EXTRACT TO READ:
——

- Born: November 29, 1951 (age 74) Woodstock, Ontario, Canada
- Education: York University
- Writing career
- Pen name: Eric Beddows
- Notable work: Joyful Noise: Poems for Two Voices

= Eric Beddows =

Canadian artist and illustrator

Ken Eric Nutt (born November 29, 1951), who uses the pen name Eric Beddows, is a Canadian artist and illustrator of children's books. His pseudonym combines his middle name with his mother's maiden name. He has used it for his illustrative work since 1986 to distinguish it from his work as an artist.

Beddows was born in Woodstock, Ontario and studied fine arts at York University from 1970 to 1972. He moved to Stratford, Ontario and worked various jobs at a gallery there.

His art has been shown at Gallery Stratford, the Woodstock Art Gallery and the Art Gallery of Windsor.

== Awards and honors ==
In 1992, Beddows was nominated for IBBY's Hans Christian Andersen Award for Illustrator.

Awards for
| Year | Title | Award | Result | Ref. |
|---|---|---|---|---|
| 1983 | Zoom at Sea | IODE Jean Throop Award | Winner |  |
| 1984 | Zoom at Sea | Amelia Frances Howard-Gibbon Illustrator's Award | Winner |  |
| 1984 | Zoom at Sea | Ruth and Sylvia Schwartz Children’s Book Award | Winner |  |
| 1986 | Zoom Away | Amelia Frances Howard-Gibbon Illustrator's Award | Winner |  |
| 1988 | The Emperor’s Panda | International Board on Books for Young People | Honour |  |
| 1989 | Joyful Noise | Newbery Medal | Winner |  |
| 1989 | Night Cars | IODE Jean Throop Award | Winner |  |
| 1989 | Night Cars | Elizabeth Mrazik-Cleaver Canadian Picture Book Award | Winner |  |
| 1992 | Zoom Upstream | Governor General's Award for English-language children's illustration | Finalist |  |
| 1997 | The Rooster's Gift | ALSC Notable Children's Books | Selection |  |
| 1996 | The Rooster's Gift | Governor General's Award for English-language children's illustration | Winner |  |

== Publications ==
- Zoom at Sea, text by Tim Wynne-Jones (1983)

——

INFORMATION SUPPLIED:

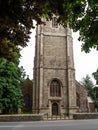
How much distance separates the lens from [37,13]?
5.91 metres

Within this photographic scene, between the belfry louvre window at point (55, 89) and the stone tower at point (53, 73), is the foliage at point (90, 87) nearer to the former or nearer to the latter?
the stone tower at point (53, 73)

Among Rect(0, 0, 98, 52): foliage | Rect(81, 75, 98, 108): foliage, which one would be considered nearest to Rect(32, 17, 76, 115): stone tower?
Rect(81, 75, 98, 108): foliage

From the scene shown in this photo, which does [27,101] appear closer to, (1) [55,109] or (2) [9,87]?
(1) [55,109]

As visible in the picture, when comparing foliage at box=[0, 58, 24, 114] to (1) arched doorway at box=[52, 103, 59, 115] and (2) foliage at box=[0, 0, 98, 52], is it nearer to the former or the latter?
(1) arched doorway at box=[52, 103, 59, 115]

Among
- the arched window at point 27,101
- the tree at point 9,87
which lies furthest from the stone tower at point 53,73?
the arched window at point 27,101

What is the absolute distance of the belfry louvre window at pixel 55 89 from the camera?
42031mm

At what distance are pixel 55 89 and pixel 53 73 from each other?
2.72 m

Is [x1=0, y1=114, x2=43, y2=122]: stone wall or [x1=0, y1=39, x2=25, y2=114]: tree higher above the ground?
[x1=0, y1=39, x2=25, y2=114]: tree

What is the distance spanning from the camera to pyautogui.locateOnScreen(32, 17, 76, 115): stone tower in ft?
133

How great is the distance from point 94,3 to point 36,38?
124ft

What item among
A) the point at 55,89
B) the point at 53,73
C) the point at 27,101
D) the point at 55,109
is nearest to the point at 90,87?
the point at 27,101

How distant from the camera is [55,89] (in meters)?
42.4

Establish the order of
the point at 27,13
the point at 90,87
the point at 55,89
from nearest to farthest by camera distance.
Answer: the point at 27,13 → the point at 55,89 → the point at 90,87

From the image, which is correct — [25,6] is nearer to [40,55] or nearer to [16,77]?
[16,77]
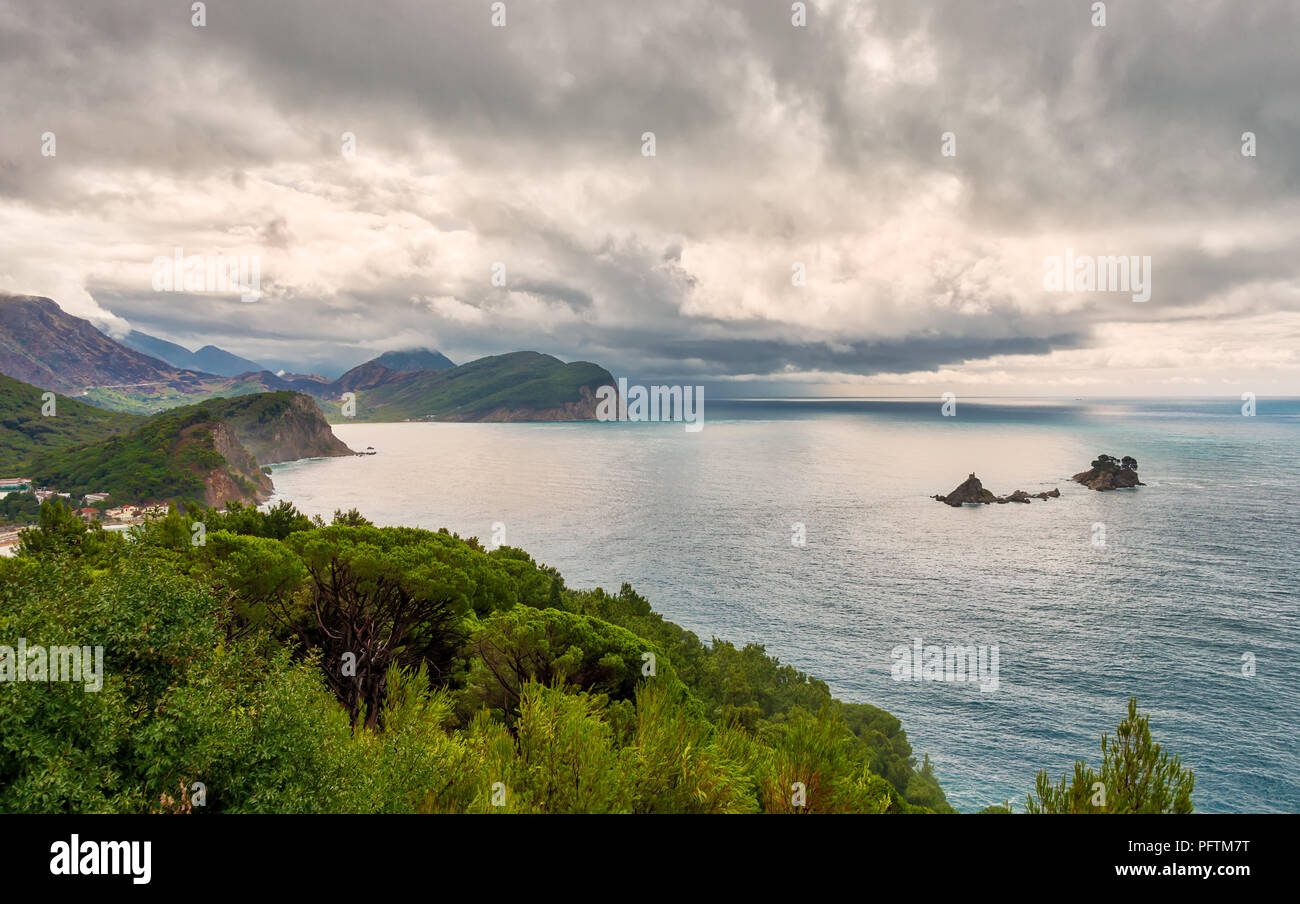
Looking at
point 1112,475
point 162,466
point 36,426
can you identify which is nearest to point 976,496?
point 1112,475

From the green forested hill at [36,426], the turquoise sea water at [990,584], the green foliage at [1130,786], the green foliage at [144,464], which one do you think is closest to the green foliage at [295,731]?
the green foliage at [1130,786]

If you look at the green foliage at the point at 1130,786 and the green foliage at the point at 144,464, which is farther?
the green foliage at the point at 144,464

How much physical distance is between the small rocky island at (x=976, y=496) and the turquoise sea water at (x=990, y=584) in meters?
3.49

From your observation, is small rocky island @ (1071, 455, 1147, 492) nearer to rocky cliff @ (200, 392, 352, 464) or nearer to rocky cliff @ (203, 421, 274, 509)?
rocky cliff @ (203, 421, 274, 509)

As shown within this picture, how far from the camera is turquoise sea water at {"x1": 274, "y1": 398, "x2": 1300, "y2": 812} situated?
1759 inches

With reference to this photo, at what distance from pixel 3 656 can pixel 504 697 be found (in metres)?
13.4

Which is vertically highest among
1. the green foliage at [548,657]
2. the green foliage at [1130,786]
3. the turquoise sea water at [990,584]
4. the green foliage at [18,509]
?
the green foliage at [1130,786]

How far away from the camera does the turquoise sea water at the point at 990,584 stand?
44.7 meters

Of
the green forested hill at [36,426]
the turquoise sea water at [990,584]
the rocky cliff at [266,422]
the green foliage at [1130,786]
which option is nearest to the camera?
the green foliage at [1130,786]

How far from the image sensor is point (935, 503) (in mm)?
121250

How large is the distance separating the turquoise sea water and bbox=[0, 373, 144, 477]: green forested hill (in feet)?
165

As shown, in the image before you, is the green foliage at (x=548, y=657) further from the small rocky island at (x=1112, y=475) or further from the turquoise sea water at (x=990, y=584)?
the small rocky island at (x=1112, y=475)
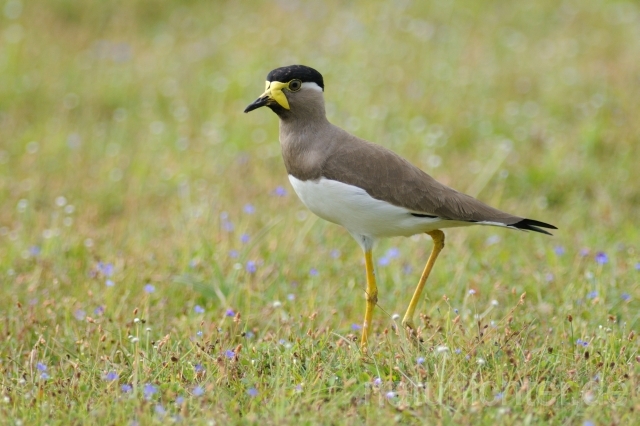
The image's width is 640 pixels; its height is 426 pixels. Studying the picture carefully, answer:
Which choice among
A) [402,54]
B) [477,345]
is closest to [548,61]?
[402,54]

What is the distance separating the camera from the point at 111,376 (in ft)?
12.2

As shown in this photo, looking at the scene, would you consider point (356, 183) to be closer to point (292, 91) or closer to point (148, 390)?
point (292, 91)

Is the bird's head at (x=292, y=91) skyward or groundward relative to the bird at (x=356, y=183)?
skyward

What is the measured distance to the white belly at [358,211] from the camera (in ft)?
14.1

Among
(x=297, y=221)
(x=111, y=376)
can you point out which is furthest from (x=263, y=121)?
(x=111, y=376)

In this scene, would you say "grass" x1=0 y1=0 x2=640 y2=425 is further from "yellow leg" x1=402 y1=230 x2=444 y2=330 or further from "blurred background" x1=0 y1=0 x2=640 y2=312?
"yellow leg" x1=402 y1=230 x2=444 y2=330

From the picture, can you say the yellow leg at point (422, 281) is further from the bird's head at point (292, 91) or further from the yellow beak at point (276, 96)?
the yellow beak at point (276, 96)

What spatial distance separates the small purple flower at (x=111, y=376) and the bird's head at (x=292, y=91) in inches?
61.0

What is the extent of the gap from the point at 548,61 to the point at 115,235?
19.8 feet

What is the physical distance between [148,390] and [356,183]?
1523mm

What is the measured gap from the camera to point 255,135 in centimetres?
832

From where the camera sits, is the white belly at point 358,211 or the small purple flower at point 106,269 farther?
the small purple flower at point 106,269

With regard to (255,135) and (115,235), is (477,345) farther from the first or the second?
Result: (255,135)

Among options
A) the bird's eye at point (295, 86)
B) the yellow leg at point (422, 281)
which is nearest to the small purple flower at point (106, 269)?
the bird's eye at point (295, 86)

——

DIRECTIONS:
List each distinct book title that appears in the awards table of the Eric Beddows biography. The records have no connection to the Eric Beddows biography.

THE RESPONSE:
- Zoom at Sea
- Zoom Away
- The Emperor’s Panda
- Joyful Noise
- Night Cars
- Zoom Upstream
- The Rooster's Gift